- **REQUIRED ACTION**: Retype the listing below line for line, but only from the line with "[camera-trap image, curated labels]" down to the line with "common name: rifleman", inclusive. Pictures stay out.

- **DATA FOR THIS TASK**:

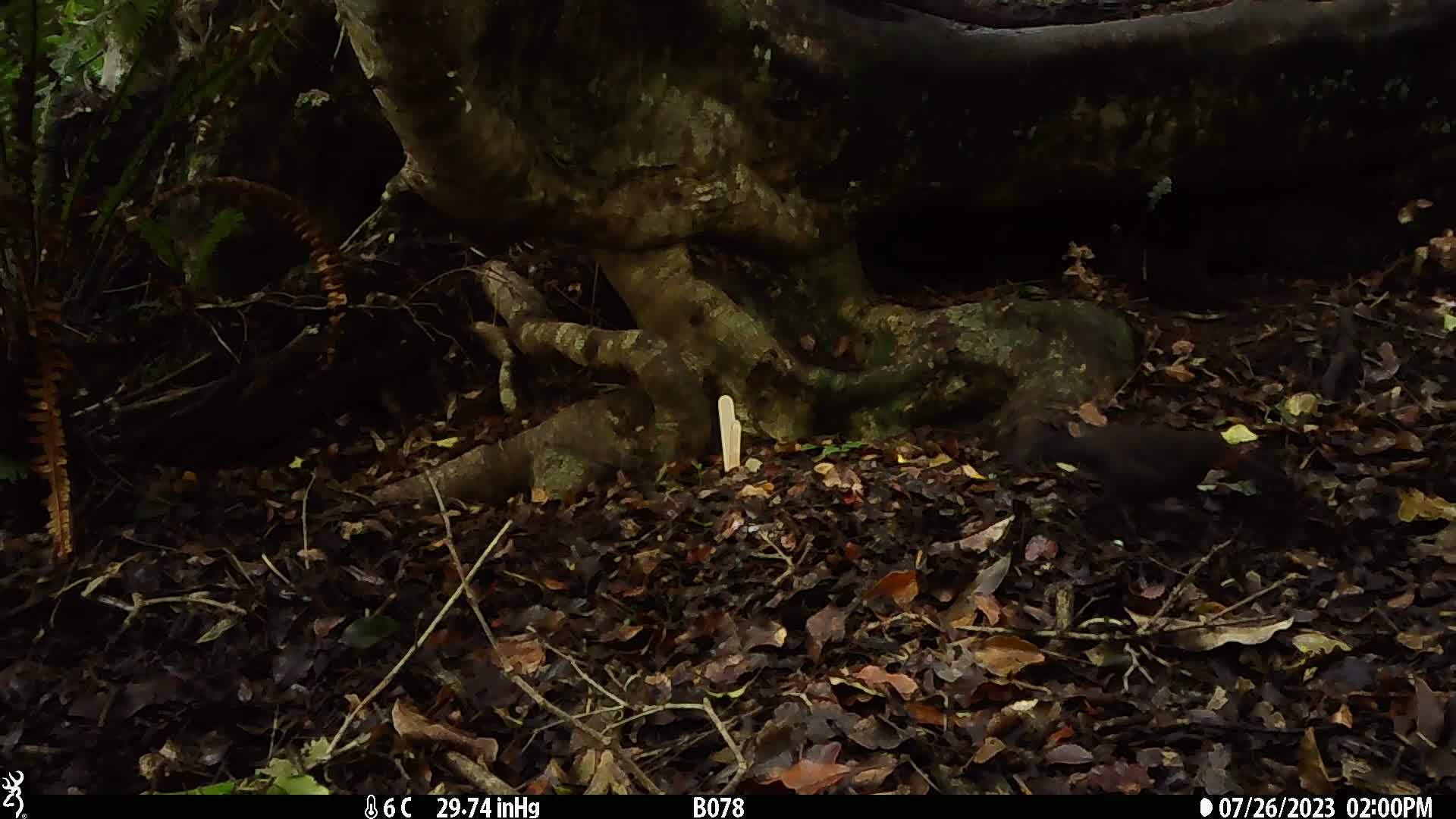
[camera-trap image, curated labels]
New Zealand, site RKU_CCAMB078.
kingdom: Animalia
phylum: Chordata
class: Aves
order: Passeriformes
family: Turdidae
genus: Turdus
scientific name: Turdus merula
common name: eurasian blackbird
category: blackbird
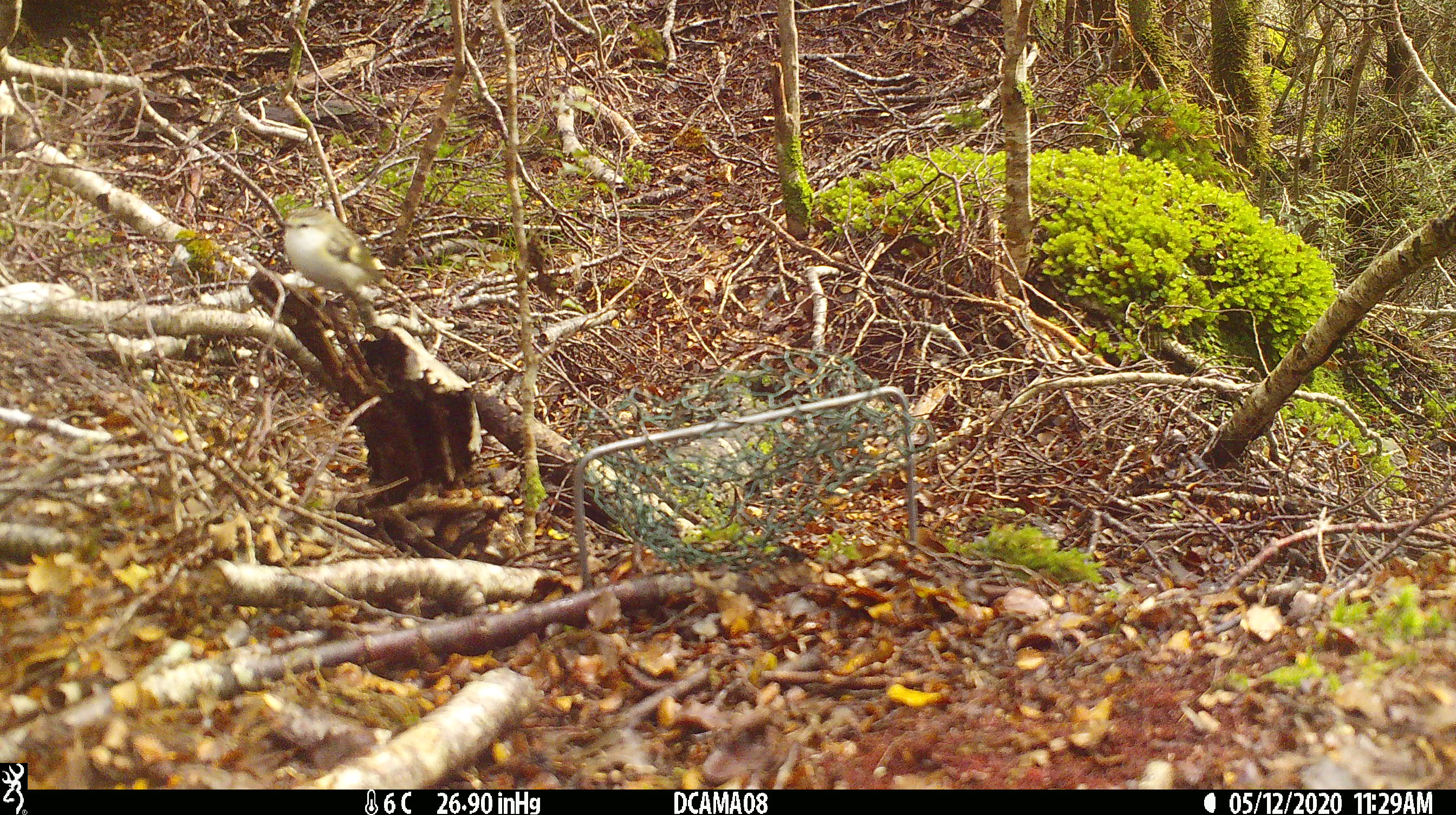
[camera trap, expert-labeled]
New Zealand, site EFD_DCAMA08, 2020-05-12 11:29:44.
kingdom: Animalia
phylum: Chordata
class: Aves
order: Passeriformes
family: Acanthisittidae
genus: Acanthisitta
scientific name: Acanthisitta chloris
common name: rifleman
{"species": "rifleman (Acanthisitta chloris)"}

...

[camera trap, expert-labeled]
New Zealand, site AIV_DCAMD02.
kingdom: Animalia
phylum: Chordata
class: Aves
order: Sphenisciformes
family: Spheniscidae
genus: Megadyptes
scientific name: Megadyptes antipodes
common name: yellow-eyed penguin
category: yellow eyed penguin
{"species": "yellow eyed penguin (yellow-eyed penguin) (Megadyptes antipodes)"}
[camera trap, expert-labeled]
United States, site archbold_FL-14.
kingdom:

- **RESPONSE TO THE EXERCISE**:
[camera-trap image, curated labels]
New Zealand, site RKU_CCAMB078.
kingdom: Animalia
phylum: Chordata
class: Aves
order: Passeriformes
family: Turdidae
genus: Turdus
scientific name: Turdus merula
common name: eurasian blackbird
category: blackbird
[camera trap, expert-labeled]
New Zealand, site EFD_DCAMA08, 2020-05-12 11:29:44.
kingdom: Animalia
phylum: Chordata
class: Aves
order: Passeriformes
family: Acanthisittidae
genus: Acanthisitta
scientific name: Acanthisitta chloris
common name: rifleman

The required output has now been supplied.